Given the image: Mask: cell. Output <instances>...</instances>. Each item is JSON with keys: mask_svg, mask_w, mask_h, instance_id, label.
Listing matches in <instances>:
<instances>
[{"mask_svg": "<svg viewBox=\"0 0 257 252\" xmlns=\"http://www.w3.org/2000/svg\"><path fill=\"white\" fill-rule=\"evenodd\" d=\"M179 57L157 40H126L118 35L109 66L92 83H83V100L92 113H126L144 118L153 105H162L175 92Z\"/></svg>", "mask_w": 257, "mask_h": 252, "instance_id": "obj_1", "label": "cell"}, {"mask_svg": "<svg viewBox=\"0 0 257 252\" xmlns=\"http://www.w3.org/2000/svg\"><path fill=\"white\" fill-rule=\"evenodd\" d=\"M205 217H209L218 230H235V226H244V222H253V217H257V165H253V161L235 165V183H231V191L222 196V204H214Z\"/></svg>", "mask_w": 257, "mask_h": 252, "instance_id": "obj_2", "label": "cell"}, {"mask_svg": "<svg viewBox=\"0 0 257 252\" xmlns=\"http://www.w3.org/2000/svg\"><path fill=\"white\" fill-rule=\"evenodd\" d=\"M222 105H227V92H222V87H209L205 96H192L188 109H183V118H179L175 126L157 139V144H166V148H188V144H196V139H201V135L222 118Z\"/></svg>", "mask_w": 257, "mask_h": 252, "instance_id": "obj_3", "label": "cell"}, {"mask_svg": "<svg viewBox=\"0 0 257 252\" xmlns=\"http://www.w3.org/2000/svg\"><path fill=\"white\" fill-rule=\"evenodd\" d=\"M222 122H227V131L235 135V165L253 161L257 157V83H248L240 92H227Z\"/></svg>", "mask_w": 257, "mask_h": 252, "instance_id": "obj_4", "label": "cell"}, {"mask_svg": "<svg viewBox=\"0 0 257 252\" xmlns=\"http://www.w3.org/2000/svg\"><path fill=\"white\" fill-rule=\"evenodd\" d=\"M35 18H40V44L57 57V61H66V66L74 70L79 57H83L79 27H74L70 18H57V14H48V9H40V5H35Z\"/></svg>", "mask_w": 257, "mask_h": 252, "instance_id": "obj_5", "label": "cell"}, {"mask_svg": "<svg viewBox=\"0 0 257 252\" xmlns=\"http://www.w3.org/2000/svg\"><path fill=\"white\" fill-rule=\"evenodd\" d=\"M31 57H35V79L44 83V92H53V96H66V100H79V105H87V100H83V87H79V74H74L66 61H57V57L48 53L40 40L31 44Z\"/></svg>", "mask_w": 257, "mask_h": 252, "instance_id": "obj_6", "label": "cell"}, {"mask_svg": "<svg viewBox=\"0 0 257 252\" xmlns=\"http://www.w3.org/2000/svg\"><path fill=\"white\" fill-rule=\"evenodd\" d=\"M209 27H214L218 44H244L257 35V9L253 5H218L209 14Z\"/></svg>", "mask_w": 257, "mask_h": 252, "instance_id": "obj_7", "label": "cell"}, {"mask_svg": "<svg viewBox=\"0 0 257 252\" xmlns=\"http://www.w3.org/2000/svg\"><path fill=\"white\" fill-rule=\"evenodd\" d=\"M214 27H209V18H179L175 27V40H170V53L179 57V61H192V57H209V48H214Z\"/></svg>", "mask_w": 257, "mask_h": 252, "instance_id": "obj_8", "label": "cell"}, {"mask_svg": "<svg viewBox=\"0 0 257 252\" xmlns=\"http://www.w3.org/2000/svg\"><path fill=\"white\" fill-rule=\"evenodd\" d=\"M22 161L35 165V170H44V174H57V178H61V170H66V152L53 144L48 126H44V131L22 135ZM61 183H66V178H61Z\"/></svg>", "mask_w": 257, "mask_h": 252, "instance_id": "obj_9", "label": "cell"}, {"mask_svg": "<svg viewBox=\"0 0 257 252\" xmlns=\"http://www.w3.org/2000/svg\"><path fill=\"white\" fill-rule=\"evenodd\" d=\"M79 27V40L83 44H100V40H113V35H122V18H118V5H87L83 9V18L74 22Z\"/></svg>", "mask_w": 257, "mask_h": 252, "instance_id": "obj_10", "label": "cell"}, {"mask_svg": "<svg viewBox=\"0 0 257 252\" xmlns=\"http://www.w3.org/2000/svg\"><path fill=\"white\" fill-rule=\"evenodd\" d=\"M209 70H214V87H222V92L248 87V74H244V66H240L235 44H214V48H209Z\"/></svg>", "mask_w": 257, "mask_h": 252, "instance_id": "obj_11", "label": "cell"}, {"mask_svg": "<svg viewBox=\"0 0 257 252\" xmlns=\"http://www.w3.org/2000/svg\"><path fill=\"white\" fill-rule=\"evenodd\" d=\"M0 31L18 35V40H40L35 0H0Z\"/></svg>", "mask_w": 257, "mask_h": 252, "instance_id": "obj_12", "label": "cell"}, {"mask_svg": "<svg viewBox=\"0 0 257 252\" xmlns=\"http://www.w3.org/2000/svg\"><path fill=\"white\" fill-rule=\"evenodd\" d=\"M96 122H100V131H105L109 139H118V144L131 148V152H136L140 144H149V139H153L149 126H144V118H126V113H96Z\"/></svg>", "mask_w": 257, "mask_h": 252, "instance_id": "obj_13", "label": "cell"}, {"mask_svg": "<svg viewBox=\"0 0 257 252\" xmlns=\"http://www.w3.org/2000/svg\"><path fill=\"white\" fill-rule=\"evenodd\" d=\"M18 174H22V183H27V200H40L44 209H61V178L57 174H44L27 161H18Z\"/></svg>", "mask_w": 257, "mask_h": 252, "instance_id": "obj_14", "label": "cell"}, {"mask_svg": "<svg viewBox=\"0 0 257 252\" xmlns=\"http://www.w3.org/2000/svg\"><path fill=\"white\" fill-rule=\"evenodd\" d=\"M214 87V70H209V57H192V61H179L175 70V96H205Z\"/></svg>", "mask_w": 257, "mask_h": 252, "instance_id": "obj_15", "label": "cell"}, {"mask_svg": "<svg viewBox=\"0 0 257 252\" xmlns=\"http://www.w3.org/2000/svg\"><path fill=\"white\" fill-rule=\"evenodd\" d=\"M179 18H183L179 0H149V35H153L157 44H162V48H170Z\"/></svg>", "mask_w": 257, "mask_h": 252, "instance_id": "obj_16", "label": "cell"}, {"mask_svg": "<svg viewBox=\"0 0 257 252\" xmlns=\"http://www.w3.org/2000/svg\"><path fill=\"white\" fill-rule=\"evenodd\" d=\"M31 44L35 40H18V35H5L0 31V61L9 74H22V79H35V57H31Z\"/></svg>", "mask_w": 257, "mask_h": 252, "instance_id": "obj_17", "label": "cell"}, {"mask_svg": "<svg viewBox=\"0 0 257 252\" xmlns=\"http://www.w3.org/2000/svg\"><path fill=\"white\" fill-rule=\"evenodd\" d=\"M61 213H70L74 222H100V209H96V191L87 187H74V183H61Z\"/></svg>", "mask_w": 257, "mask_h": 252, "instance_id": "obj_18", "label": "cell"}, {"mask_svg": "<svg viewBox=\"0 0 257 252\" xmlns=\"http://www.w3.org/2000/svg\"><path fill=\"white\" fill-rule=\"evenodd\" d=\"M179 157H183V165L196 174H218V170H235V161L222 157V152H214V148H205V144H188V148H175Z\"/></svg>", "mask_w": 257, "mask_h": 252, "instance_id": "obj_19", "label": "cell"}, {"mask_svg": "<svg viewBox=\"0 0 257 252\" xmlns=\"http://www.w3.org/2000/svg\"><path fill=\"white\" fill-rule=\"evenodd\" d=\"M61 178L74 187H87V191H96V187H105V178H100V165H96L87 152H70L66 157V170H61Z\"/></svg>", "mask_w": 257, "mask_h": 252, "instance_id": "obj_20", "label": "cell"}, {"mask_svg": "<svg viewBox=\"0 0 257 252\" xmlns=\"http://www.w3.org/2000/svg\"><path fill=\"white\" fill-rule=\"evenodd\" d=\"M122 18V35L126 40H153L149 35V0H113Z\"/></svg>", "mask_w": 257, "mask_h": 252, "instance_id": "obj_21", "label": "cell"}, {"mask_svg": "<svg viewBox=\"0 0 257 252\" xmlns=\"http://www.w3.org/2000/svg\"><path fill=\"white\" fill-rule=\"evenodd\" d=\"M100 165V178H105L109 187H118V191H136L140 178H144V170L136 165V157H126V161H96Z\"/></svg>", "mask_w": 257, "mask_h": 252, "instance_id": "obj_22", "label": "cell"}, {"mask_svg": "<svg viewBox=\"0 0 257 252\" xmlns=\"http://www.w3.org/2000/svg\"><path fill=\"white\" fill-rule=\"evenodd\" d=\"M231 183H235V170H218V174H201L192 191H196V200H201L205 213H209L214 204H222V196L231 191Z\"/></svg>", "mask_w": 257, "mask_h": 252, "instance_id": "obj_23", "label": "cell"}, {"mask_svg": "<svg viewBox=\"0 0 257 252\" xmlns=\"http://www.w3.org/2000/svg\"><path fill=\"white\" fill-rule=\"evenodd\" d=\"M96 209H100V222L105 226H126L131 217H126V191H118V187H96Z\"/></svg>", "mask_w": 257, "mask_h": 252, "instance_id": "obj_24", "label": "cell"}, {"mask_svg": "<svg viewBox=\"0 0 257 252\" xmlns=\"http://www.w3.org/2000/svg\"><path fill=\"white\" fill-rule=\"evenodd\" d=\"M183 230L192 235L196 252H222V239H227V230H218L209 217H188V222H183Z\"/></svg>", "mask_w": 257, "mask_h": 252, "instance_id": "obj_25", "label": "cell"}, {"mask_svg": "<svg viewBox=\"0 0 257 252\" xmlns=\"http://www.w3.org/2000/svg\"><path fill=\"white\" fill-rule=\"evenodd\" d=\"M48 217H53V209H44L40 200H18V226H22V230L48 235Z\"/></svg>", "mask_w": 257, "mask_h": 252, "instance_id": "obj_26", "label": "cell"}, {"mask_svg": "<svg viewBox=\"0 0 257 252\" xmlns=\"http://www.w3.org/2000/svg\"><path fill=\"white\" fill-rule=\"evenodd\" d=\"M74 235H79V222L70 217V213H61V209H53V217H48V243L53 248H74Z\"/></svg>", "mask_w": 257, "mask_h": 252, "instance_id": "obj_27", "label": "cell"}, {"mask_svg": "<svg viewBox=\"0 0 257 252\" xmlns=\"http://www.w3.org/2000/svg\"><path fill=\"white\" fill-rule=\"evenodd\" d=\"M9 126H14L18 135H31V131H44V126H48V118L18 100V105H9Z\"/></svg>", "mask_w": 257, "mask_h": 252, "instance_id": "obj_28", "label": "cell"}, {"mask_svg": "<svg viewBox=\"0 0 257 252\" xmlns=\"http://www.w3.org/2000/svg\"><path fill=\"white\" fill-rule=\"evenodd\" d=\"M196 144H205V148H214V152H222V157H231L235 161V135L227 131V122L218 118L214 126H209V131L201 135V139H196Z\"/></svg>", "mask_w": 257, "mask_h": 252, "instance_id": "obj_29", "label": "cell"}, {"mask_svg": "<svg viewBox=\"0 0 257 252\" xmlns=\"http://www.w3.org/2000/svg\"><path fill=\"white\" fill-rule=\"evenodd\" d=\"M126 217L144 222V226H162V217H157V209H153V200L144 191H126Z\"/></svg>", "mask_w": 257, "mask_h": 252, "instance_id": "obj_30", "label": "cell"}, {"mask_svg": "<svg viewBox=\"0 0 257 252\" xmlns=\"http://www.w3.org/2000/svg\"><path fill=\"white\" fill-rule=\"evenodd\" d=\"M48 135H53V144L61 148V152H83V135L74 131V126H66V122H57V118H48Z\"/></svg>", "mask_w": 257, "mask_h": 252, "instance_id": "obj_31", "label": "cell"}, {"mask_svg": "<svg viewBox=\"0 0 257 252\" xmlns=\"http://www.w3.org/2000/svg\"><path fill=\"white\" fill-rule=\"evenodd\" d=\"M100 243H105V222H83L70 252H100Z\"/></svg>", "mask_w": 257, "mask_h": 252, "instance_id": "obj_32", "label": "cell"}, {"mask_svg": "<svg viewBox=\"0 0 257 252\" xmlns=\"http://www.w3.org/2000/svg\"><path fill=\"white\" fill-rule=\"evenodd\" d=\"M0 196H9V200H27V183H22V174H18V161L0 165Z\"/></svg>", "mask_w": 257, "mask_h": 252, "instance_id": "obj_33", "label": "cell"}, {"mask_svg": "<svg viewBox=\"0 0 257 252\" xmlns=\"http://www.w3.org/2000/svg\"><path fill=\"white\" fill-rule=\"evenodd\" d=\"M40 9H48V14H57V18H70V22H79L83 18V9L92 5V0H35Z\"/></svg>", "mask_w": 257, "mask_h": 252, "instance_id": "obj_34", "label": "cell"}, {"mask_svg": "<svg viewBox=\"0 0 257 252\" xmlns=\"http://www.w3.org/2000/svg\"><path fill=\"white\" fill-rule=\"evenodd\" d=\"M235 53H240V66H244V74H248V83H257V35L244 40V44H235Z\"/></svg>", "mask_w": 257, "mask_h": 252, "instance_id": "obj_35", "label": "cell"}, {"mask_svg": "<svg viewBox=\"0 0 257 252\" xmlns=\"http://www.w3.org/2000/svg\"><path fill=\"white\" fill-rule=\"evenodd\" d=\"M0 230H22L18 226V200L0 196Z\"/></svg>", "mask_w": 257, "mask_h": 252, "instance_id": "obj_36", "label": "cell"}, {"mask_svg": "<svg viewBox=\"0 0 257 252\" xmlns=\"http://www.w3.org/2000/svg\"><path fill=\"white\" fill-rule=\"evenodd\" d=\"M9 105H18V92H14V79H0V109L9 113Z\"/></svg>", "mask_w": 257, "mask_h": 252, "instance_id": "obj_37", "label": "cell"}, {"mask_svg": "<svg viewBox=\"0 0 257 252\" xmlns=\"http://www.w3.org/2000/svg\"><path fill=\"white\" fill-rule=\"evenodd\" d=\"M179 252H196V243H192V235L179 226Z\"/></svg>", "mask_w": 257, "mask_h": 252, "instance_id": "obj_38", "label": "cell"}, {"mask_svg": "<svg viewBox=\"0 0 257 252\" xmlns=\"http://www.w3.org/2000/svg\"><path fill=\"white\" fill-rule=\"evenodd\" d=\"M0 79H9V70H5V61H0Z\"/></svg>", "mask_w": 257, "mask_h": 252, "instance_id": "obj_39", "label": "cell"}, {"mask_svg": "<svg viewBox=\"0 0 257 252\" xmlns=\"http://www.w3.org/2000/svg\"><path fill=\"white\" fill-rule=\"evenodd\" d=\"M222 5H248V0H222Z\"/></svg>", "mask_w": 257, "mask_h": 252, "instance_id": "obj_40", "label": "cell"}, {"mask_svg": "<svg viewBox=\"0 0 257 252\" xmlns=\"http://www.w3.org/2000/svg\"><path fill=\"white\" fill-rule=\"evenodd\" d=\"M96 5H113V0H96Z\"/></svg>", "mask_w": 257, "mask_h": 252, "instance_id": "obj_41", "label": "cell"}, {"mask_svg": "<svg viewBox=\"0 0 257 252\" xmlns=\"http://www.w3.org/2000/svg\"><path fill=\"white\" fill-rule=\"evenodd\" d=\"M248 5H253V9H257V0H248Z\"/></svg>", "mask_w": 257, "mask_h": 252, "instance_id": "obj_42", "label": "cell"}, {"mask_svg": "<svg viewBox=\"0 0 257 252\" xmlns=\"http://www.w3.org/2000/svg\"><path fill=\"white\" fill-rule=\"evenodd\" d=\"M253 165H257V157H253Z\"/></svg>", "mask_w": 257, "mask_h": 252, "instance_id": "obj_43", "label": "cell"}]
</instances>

****

◆ Task to carry out ◆
Which lines of the records contain the string "instances"? Extract each of them in full.

◆ Solution ◆
Given the image: Mask: cell. Output <instances>...</instances>. Each item is JSON with keys: mask_svg, mask_w, mask_h, instance_id, label.
Listing matches in <instances>:
<instances>
</instances>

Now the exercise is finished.